**Prompt**.
Give back, unchanged, every line from the start of the items through the line that contains "Dacor 16K Btu", without the pictures.

[Records supplied — start]

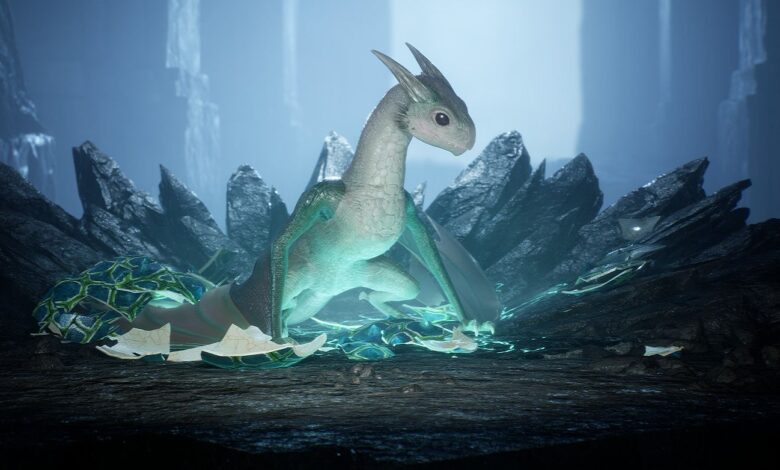 Century: Se muestra la fecha de lanzamiento de Age Of Ashes y Baby Dragons 1 Century: Se muestra la fecha de lanzamiento de Age Of Ashes y Baby Dragons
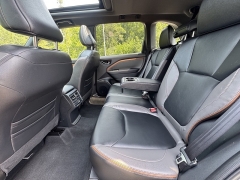 Used 2025 Subaru Forester Sport AWD at Maxx Loans near St. Adrian, MI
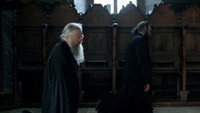 «Святой отец (2020)» — обои к фильму #7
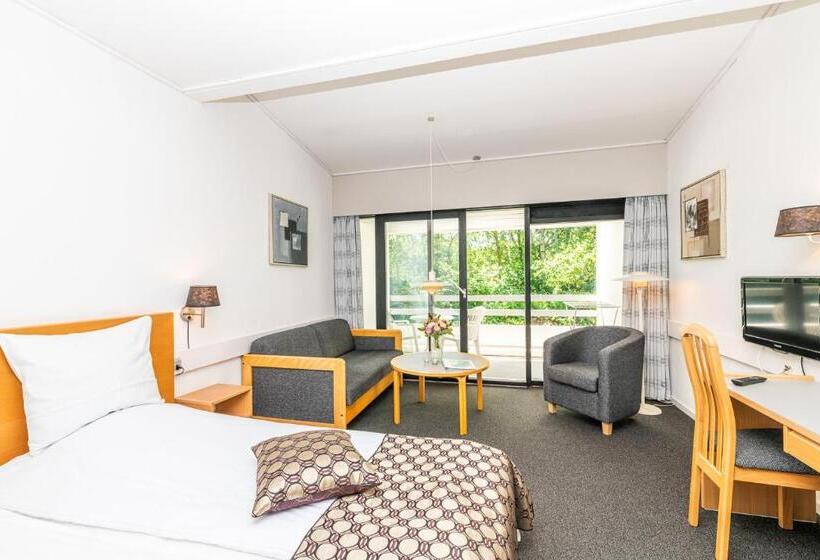 Семейный Номер, Strandhotel Balka Søbad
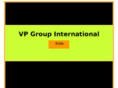 vpgroupinternational.com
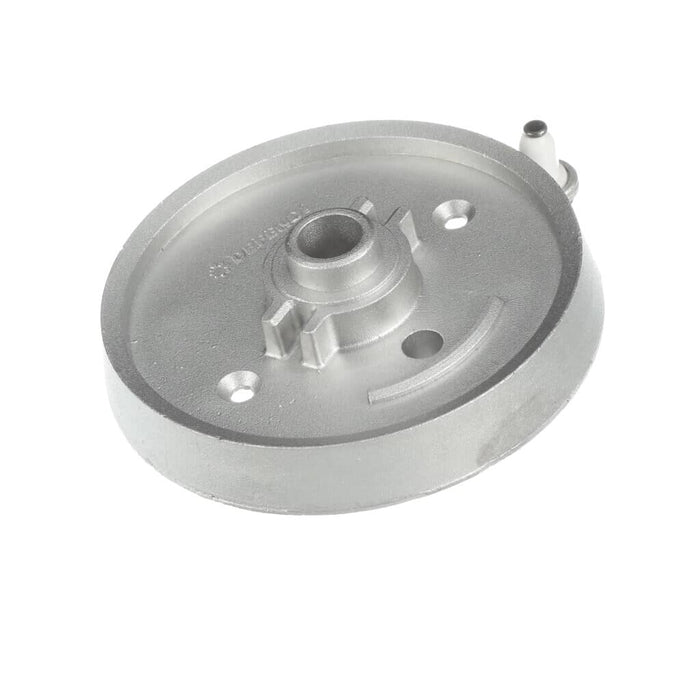 Dacor 16K Btu Burner Base Assembly - DE81-05038A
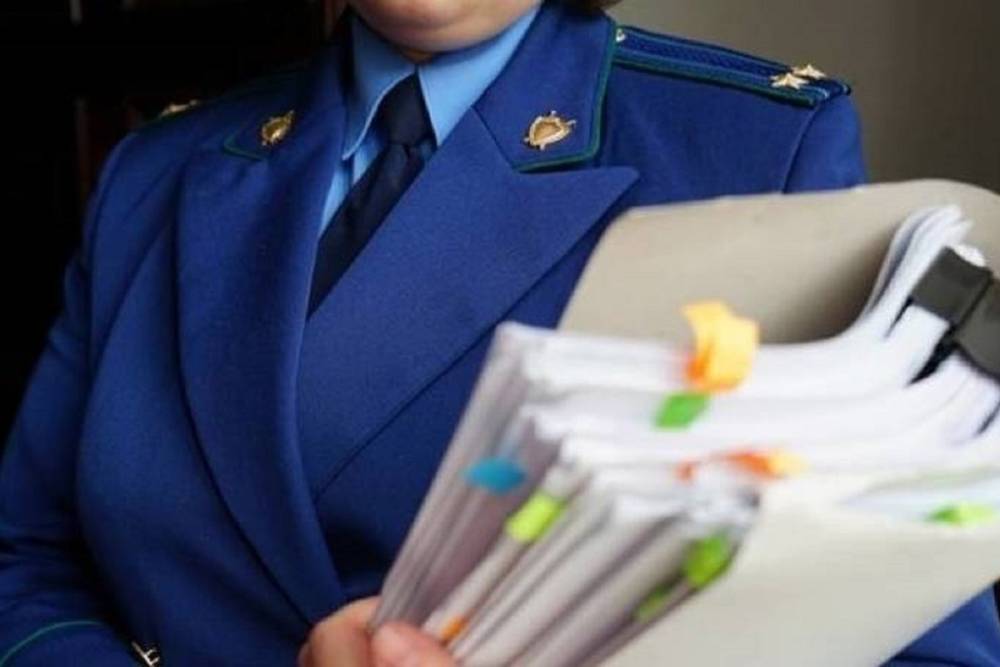 Ярославская прокуратура проводит проверку регистрации маломерных судов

[Records supplied — finish]

**Task result**.
 Century: Se muestra la fecha de lanzamiento de Age Of Ashes y Baby Dragons 1 Century: Se muestra la fecha de lanzamiento de Age Of Ashes y Baby Dragons
 Used 2025 Subaru Forester Sport AWD at Maxx Loans near St. Adrian, MI
 «Святой отец (2020)» — обои к фильму #7
 Семейный Номер, Strandhotel Balka Søbad
 vpgroupinternational.com
 Dacor 16K Btu Burner Base Assembly - DE81-05038A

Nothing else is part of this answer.